Pain-Relief Secrets for Kids

What Parents Can Do

Doctors are increasingly aware of simple techniques that make a big difference. But parents may have to push to make sure physicians use them.

For Routine Checkups

A few days before your appointment, call your pediatrician to ask about pain-free strategies. For shots and blood draws -- most children have about two dozen before kindergarten -- there are several options to make them less painful and scary (see "Take the Sting Out of Shots"). Also ask how you can help the doctor or nurse by comforting your child using techniques like swaddling, breastfeeding, distraction, and proper positioning.

In Case of Common Infections

With ailments like ear infections or strep throat, it often takes days for antibiotics to relieve the painful symptoms. Ear infections are particularly distressing for babies (imagine suddenly descending in an airplane and not being able to pop your ears), yet studies have found that many are never given prescription anesthetic ear drops like Auralgan or even acetaminophen. Since most over-the-counter children's pain medicines underestimate the most effective dose (an attempt to err on the side of caution, in case families make a mistake), ask your doctor to calculate how much you can give your child based on his weight. For at least the first day of the illness, give medicine on a regular schedule.

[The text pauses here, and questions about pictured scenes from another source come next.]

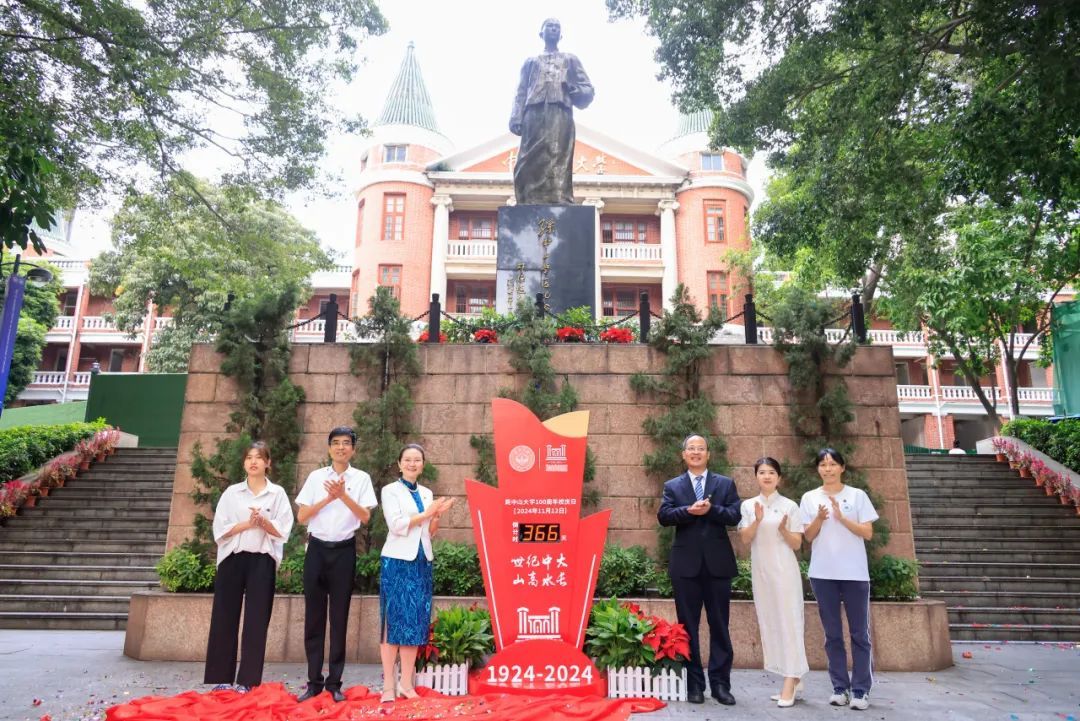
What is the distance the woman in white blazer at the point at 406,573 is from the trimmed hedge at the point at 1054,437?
11885 mm

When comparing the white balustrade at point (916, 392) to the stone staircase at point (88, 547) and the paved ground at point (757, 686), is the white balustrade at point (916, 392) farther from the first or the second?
the stone staircase at point (88, 547)

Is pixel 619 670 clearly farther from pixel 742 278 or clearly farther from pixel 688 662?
pixel 742 278

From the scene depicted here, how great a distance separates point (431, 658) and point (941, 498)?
10061 millimetres

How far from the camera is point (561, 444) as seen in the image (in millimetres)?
4840

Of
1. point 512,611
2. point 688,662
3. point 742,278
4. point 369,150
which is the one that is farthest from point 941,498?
point 369,150

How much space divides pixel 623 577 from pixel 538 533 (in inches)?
72.0

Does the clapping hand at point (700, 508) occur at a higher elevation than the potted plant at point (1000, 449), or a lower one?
lower

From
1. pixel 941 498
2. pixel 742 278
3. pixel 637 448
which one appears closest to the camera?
pixel 637 448

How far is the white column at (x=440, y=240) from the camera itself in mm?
25953

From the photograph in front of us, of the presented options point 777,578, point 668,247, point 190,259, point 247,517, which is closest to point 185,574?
point 247,517

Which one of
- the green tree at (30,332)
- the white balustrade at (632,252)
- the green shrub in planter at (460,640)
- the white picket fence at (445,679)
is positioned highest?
the white balustrade at (632,252)

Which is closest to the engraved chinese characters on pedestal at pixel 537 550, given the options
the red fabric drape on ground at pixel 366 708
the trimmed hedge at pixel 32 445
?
the red fabric drape on ground at pixel 366 708

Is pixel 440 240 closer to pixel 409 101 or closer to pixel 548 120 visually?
pixel 409 101

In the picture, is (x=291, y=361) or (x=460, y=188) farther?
(x=460, y=188)
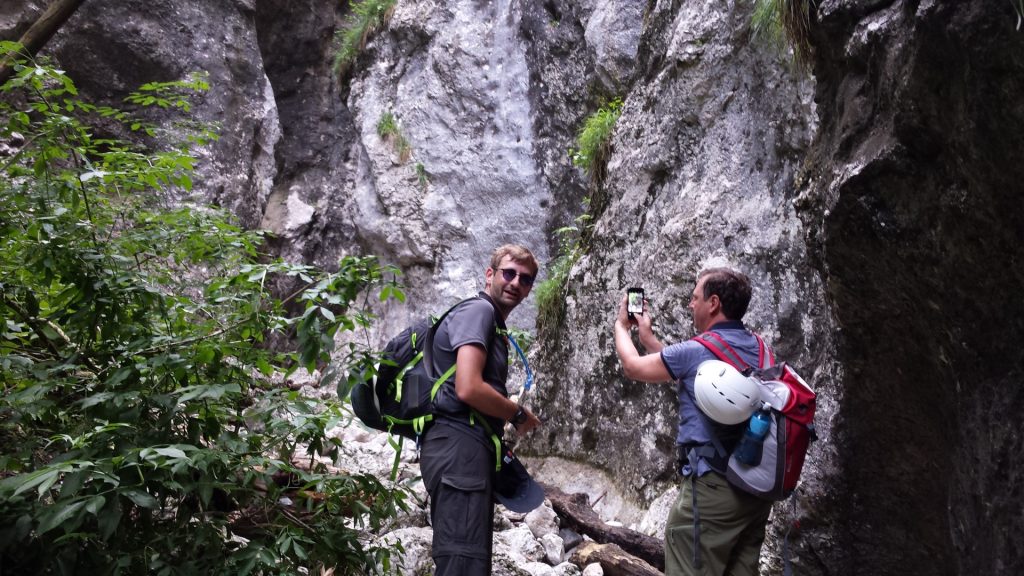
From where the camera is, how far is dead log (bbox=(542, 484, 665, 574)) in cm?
493

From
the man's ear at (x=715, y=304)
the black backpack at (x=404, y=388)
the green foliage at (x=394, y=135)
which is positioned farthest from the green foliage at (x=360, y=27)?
the man's ear at (x=715, y=304)

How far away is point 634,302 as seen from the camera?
3551 mm

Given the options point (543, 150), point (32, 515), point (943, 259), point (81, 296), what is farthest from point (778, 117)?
point (543, 150)

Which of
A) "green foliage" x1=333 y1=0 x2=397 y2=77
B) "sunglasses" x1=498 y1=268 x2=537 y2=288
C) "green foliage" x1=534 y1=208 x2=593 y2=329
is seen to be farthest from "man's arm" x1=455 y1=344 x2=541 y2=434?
"green foliage" x1=333 y1=0 x2=397 y2=77

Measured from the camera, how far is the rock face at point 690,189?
2.83m

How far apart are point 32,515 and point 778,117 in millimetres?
5076

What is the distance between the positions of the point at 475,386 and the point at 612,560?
2312 mm

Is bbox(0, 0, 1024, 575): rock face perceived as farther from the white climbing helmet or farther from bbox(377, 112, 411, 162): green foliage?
the white climbing helmet

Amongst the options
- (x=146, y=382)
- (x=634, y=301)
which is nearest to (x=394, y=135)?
(x=634, y=301)

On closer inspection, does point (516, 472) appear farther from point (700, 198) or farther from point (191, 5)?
point (191, 5)

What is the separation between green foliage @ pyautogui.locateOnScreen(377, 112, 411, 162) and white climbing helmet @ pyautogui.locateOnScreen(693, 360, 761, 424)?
9.95m

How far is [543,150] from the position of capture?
37.4 feet

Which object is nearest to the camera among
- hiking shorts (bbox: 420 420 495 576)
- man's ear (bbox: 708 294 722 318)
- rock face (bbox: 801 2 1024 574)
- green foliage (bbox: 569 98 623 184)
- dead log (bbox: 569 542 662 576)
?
rock face (bbox: 801 2 1024 574)

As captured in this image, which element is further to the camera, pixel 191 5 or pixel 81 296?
pixel 191 5
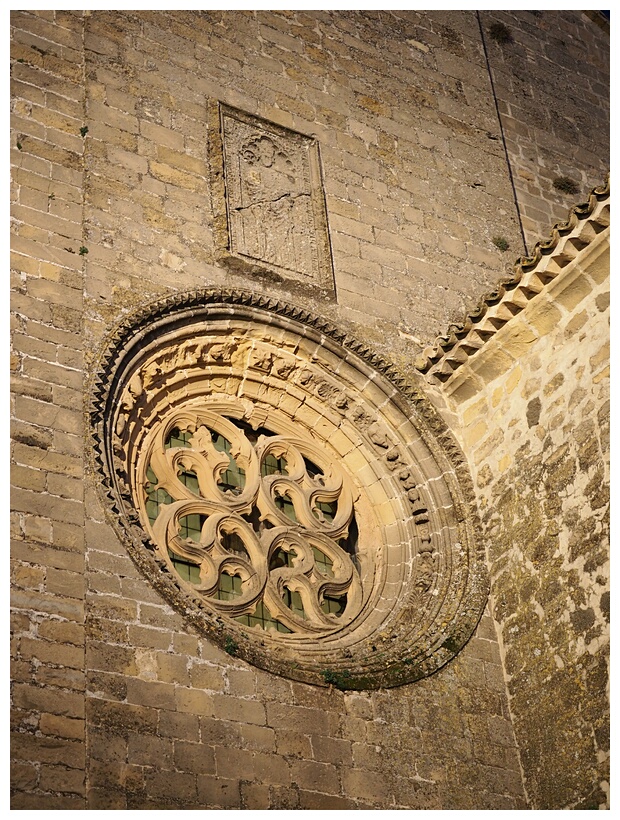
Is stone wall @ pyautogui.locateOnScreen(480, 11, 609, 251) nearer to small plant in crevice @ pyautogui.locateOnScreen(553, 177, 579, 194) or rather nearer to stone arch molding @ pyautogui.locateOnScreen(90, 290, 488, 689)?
small plant in crevice @ pyautogui.locateOnScreen(553, 177, 579, 194)

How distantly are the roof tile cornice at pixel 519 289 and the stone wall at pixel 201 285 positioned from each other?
260mm

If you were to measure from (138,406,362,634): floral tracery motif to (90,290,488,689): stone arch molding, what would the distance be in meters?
0.01

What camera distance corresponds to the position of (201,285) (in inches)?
411

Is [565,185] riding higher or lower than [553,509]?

During Hospital Procedures

If your child needs minor surgery, a fracture setting, or a bone-marrow biopsy, ask if the hospital has a "pediatric sedation team." As a medical student, I once pushed a large needle through a baby's pelvis to extract bone marrow, using no anesthesia. Today, there's no excuse for that. The sedation team can give your child short-acting medication to make him fall asleep and feel little pain, without needing general anesthesia. Certain drugs can even erase short-term memory, so he'll forget the entire procedure. Immediately after surgery, some hospitals use nurse- or parent-controlled analgesia, which releases small pulses of precisely dosed narcotics like morphine through an IV. (For decades, doctors avoided using narcotics in babies, but we now know they're safe when used properly.) Request that your doctors give you a clear plan to manage your child's pain after you go home.

Like many parents, I wish that all children could be spared from harm. Of course, that's an impossible dream. But the avoidable pain of needles in the emergency room or pediatrician's office is certainly a good place to start.